**Required work**
In the redemption section, what purchase price applies when the Notes are redeemed after the Servicer purchases all outstanding Contracts?

**Supplied text**
****
Section 10.01.                  Redemption.

 

(a)                                 In the event that the Servicer purchases all outstanding Contracts and the related Contract Assets pursuant to Section 7.10 of the Sale and Servicing Agreement, the Notes are subject to redemption in whole, but not in part, on the Distribution Date on which such purchase occurs, for a purchase price equal to the outstanding principal, and accrued interest on the Notes; provided, however, that the Issuer has available funds sufficient to pay such amounts.  The Servicer or the Issuer shall furnish each Rating Agency notice of such redemption.  If the Notes are to be redeemed pursuant to this Section 10.01(a), the Servicer or the Issuer shall furnish notice of such election to the Indenture Trustee not later than 20 days prior to the Redemption Date and the Issuer shall deposit with the Indenture Trustee in the Note Distribution Account the Redemption Date Amount to be redeemed whereupon all such Notes shall be due and payable on the Redemption Date upon the furnishing of a notice complying with Section 10.02 to each Holder of the Notes.

 

(b)                                 In the event that the assets of the Trust are sold pursuant to Article Five of this Indenture, the proceeds of such sale shall be distributed as provided in Section 5.06.  If amounts are to be paid to Noteholders pursuant to this Section 10.01(b), the Servicer or the Issuer shall, to the extent practicable, furnish notice of such event to the Indenture Trustee not later than 20 days prior to the Redemption Date whereupon all such amounts shall be payable on the Redemption Date.

 

Section 10.02.                  Form of Redemption Notice.
****
**Given data**
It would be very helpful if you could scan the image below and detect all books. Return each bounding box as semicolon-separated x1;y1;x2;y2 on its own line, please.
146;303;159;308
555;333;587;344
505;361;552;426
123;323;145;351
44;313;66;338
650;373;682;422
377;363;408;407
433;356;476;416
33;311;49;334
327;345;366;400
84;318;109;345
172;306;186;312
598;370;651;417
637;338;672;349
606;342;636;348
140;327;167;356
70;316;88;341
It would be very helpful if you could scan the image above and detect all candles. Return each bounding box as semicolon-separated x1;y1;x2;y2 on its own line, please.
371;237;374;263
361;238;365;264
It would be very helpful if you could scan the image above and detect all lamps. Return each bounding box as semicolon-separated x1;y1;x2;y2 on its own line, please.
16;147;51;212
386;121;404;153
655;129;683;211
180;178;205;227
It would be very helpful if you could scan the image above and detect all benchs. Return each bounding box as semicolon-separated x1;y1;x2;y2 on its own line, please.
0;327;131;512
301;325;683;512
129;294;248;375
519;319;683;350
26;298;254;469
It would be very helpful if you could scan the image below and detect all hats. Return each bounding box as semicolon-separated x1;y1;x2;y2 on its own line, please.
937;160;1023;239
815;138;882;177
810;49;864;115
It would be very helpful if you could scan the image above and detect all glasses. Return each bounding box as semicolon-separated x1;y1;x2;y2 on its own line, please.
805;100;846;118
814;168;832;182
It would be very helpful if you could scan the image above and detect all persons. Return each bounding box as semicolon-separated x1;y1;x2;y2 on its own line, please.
****
**Answer to this task**
The price equals the outstanding principal and accrued interest on the Notes.